Volunteer Success

 

Quabbin Regional High School student Lauren Beauregard first learned of the YWCA’s domestic violence shelters when her mother suggested she donate some of her toys to the BWR Shelter in North Central Massachusetts. As a Girl Scout, the importance of community service was a quality Lauren grew to recognize.

“I’ve been a Girl Scout since kindergarten,” Lauren explained. “There has always been a community service component, and it has built from small to large projects.”

As part of her scouting, Lauren was determined to earn the Girl Scout Gold Award, the highest award in Girl Scouts. For the project she was asked to identify a need in the community, and develop a project to address that need. For Lauren, the project was an excellent opportunity to help the many children who came to the YWCA’s shelter every year as part of a family escaping domestic violence.

At the beginning of the 2012-2013 school year, Lauren began collecting school supplies and backpacks to donate to the YWCA’s Domestic Violence Shelters. She hosted drives in her community, solicited from friends and family, and was able to collect 75 backpacks full of school supplies, for students from elementary school to high school.

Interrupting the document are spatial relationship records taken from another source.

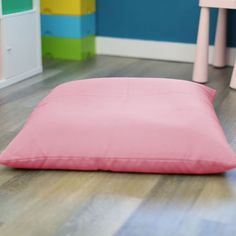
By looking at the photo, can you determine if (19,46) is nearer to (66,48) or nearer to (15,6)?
(15,6)

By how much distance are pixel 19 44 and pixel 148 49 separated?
Result: 3.38 ft

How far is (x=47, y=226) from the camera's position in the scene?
1407mm

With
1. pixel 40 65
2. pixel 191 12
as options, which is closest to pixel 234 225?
pixel 40 65

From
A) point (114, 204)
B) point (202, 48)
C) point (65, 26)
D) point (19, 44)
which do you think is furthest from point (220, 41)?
point (114, 204)

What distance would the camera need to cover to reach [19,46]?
9.75ft

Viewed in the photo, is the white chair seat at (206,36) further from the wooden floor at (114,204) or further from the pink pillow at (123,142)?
the wooden floor at (114,204)

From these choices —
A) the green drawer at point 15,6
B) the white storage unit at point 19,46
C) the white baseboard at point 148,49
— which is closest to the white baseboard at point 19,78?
the white storage unit at point 19,46

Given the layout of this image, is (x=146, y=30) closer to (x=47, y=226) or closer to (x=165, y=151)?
(x=165, y=151)

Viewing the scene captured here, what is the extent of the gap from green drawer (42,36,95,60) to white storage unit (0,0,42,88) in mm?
414

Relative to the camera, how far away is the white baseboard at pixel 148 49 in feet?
11.7

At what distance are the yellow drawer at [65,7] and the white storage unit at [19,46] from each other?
0.41 metres

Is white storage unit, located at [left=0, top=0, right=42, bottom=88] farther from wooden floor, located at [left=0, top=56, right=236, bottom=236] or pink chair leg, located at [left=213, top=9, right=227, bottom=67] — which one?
pink chair leg, located at [left=213, top=9, right=227, bottom=67]

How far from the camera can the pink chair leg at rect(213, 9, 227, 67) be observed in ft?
10.8

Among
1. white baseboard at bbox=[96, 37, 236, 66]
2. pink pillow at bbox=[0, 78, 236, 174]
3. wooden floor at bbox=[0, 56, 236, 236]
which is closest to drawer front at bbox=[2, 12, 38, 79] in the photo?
→ white baseboard at bbox=[96, 37, 236, 66]
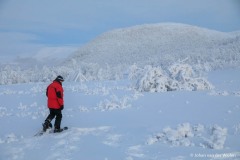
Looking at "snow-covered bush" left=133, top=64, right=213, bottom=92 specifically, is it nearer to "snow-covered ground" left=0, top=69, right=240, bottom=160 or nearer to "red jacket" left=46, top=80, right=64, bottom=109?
"snow-covered ground" left=0, top=69, right=240, bottom=160

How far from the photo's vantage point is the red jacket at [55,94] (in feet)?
33.3

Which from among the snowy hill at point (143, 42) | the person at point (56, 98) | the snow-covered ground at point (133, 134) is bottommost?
the snow-covered ground at point (133, 134)

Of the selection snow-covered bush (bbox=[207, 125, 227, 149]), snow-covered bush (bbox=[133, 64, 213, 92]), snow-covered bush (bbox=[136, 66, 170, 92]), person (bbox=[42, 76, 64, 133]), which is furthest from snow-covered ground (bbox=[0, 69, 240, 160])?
snow-covered bush (bbox=[136, 66, 170, 92])

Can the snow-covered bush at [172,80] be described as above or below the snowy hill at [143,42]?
below

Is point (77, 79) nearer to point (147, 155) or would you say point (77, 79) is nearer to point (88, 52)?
point (147, 155)

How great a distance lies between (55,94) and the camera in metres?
10.3

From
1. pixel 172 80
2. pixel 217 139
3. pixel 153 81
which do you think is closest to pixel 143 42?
pixel 153 81

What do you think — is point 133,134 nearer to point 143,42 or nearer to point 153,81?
point 153,81

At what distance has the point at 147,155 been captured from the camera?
7.59m

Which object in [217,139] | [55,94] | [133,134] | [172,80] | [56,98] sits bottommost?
[133,134]

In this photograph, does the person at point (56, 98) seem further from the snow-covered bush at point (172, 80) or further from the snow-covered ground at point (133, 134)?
A: the snow-covered bush at point (172, 80)

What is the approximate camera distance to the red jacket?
399 inches

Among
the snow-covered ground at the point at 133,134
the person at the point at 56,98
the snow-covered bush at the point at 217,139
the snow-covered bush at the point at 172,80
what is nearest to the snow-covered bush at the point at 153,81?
the snow-covered bush at the point at 172,80

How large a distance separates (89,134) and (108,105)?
208 inches
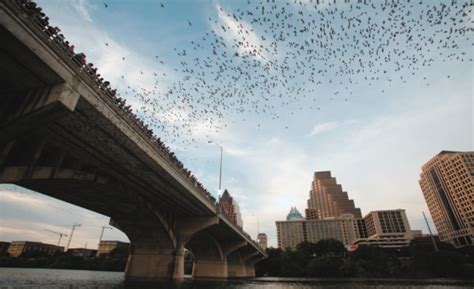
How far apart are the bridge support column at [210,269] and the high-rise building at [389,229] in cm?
13649

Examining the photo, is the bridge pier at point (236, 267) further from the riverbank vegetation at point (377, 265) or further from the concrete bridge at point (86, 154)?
the concrete bridge at point (86, 154)

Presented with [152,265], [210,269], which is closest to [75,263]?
[210,269]

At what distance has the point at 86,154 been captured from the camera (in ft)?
55.3

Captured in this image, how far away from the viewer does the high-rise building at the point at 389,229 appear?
154125 mm

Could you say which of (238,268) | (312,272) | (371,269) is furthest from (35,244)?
(371,269)

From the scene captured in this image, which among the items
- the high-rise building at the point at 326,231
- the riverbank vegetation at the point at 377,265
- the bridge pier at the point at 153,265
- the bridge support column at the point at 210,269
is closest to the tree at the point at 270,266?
the riverbank vegetation at the point at 377,265

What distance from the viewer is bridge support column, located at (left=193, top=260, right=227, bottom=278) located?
55062 mm

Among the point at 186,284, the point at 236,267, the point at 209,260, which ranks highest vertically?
the point at 209,260

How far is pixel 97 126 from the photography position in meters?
13.9

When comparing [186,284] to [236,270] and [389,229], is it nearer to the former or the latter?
[236,270]

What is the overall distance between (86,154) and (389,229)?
631ft

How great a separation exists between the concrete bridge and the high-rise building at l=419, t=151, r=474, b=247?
13496 centimetres

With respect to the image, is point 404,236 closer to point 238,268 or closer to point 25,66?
point 238,268

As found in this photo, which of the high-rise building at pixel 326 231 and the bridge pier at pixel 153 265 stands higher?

As part of her outreach Lauren estimates that she connected with about 1,000 people of all ages. “People were very receptive,” she said. “The Girl Scout Council was also very supportive, and believed it was a worthwhile cause.”

After this initial experience Lauren wanted to gain more of an understanding on intimate partner violence, and developed a Teen Dating Violence Workshop to present at her high school. The program included posters and other methods of generating awareness on the issues related to dating violence and healthy relationships.

Lauren made the workshop interactive, using props, videos, and discussing the issue with students on a peer to peer level. She explained how behavior can escalate in an unhealthy relationship, and what red flags to look out for. She also gave the students options if they found themselves or someone they know in a physically or emotionally abusive relationship. These options included contacting the YWCA’s 24-hour hotline, as well as speaking to teachers, parents, and guidance counselors.

The project was well-received by the students, with many giving positive feedback on the peer-led workshop. “They felt like they learned a lot,” Lauren explained. “The retained a lot of the information, and many of them were not aware of what constitutes an unhealthy relationship.”

This fall Lauren plans on attending nursing school, where she can continue helping people. “I believe that you can make a difference in this world just by helping,” she said.